Coral Hall Murder Finally Solved?

Grandmother Sentenced for 1998 Murder

Lois Arlene Janish, widely known as the grandmother of missing-and-presumed-dead Coral Hall, was recently sentenced for murdering her granddaughter. The 75-year-old Flint resident, who has been under suspicion for almost two decades now, has finally had her day and court. And according to the court records, she chose to keep her silence.

Coral Hall went missing at the age of 14 in 1998 while she was living with her grandmother. She had been taken from her drug addicted mother as an infant, and placed into her grandmother’s care by the court, but it was not a match made in heaven, as they say.

Over the years there were at least five separate CPS investigations into Janish’s care of the girl. One witness testified that he had been offered “time alone with the girl” in exchange for drugs. On another occasion, Janish allegedly admitted to a CPS worker that she used crack cocaine.  The day before her disappearance, Coral was taken to CPS offices by a friend, but the agency sent her back to her grandmother.

On September 22nd, 1998, Coral Hall disappeared. Her last known location was a pay phone, which she used to call a friend about a fight between her and Janish. Janish filed a missing person report two days later, and police searched for the girl, but never turned up any evidence of her whereabouts. Some time later, the report was closed, when police received word that Coral had returned home. Years later, however, investigators are saying that there is no evidence to support the fact that the girl was ever seen again.

Janish’s boyfriend, who is now deceased, was at one point accused of sexually abusing Coral. According to Janish, her boyfriend killed Coral when the girl refused to have sex with him. But that story was later changed. In 2011 and 2012, Janish submitted to polygraph tests conducted by the Genesee County Prosecutor’s Office. She admitted to drug use, and to the fact that Coral was dead. However, after hiring an attorney, she recanted these admissions.
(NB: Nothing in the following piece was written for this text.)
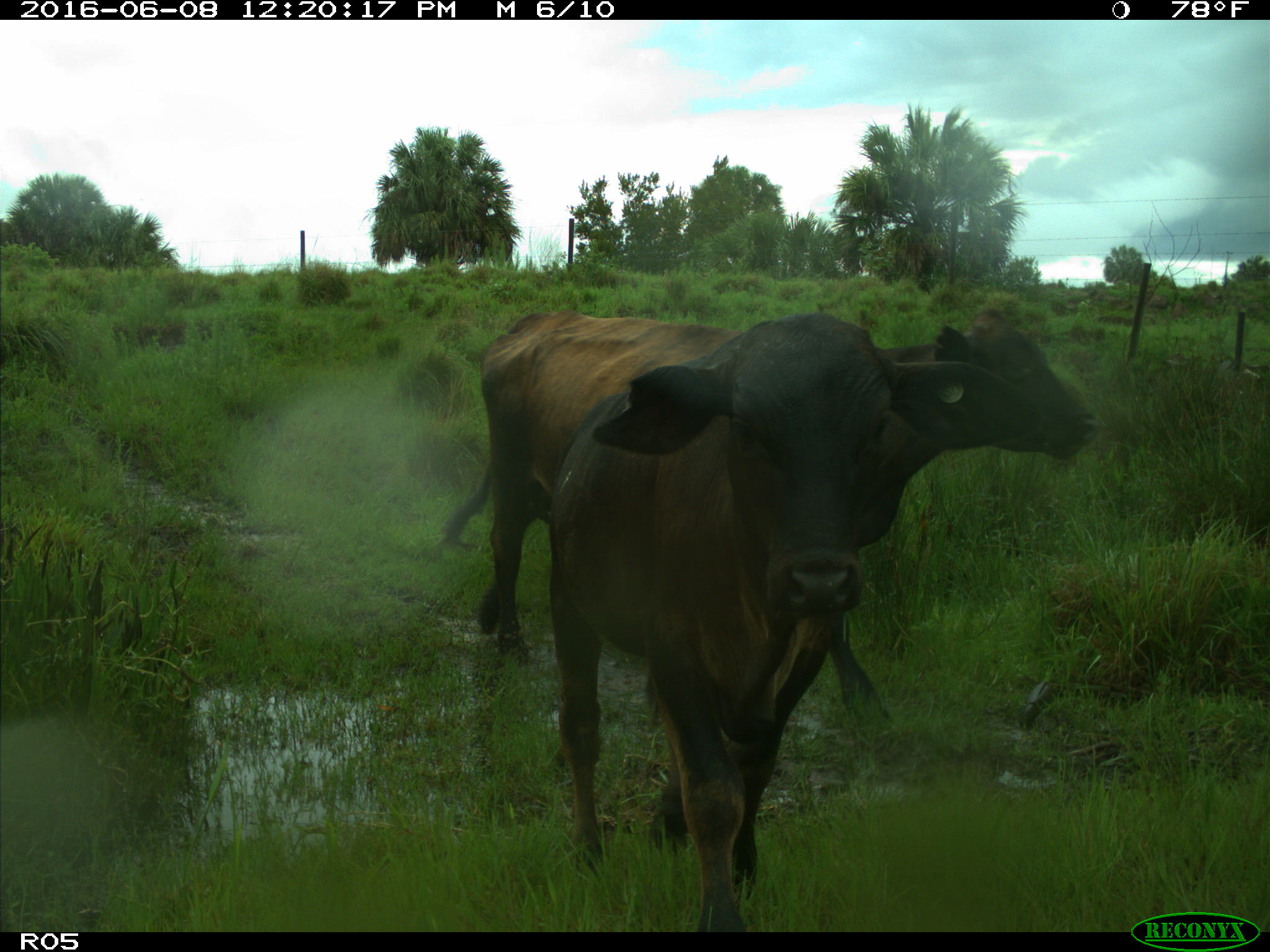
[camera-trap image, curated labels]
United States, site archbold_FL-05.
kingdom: Animalia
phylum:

Police conducted several searches, but never found the girl’s body. In November of 2012, Janish was arrested for a couple of misdemeanors. According to witness testimony, she admitted to some of the other jail inmates that she had killed her granddaughter by hitting her on the head with a hammer and had then scattered her remains.
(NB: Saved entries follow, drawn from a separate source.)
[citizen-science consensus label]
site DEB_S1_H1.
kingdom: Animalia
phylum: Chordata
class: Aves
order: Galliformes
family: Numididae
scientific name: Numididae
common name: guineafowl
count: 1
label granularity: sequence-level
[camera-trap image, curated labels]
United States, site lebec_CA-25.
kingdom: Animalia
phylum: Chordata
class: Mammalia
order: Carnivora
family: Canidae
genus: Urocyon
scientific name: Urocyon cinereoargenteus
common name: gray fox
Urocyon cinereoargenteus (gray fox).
In 2013 Janish was arrested. She was accused of killing Coral and charged with open murder. But according to her defense attorney, the prosecutor was basing his evidence on Janish’s confessions. And since she had provided a total of 14 different versions of Coral’s disappearance over the years, this was unsound evidence at best.

It was not until January of 2015 that Judge Joseph Farah ruled that there was probable cause to bind Janish over for trial. In early September, Janish pled no contest to second degree murder, however she provided no details of the killing to authorities.

On Friday, November 13th, Janish was sentenced to spend 9 – 25 years in prison for the murder of Coral Hall. Judge Farah admitted that the sentence was below the state’s sentencing guidelines, but explained that the difficulty that prosecutors would have had proving the charges at trial, justified the shorter sentence. He also pointed out that, given her age, the parole board would probably end up deciding whether or not she died in prison.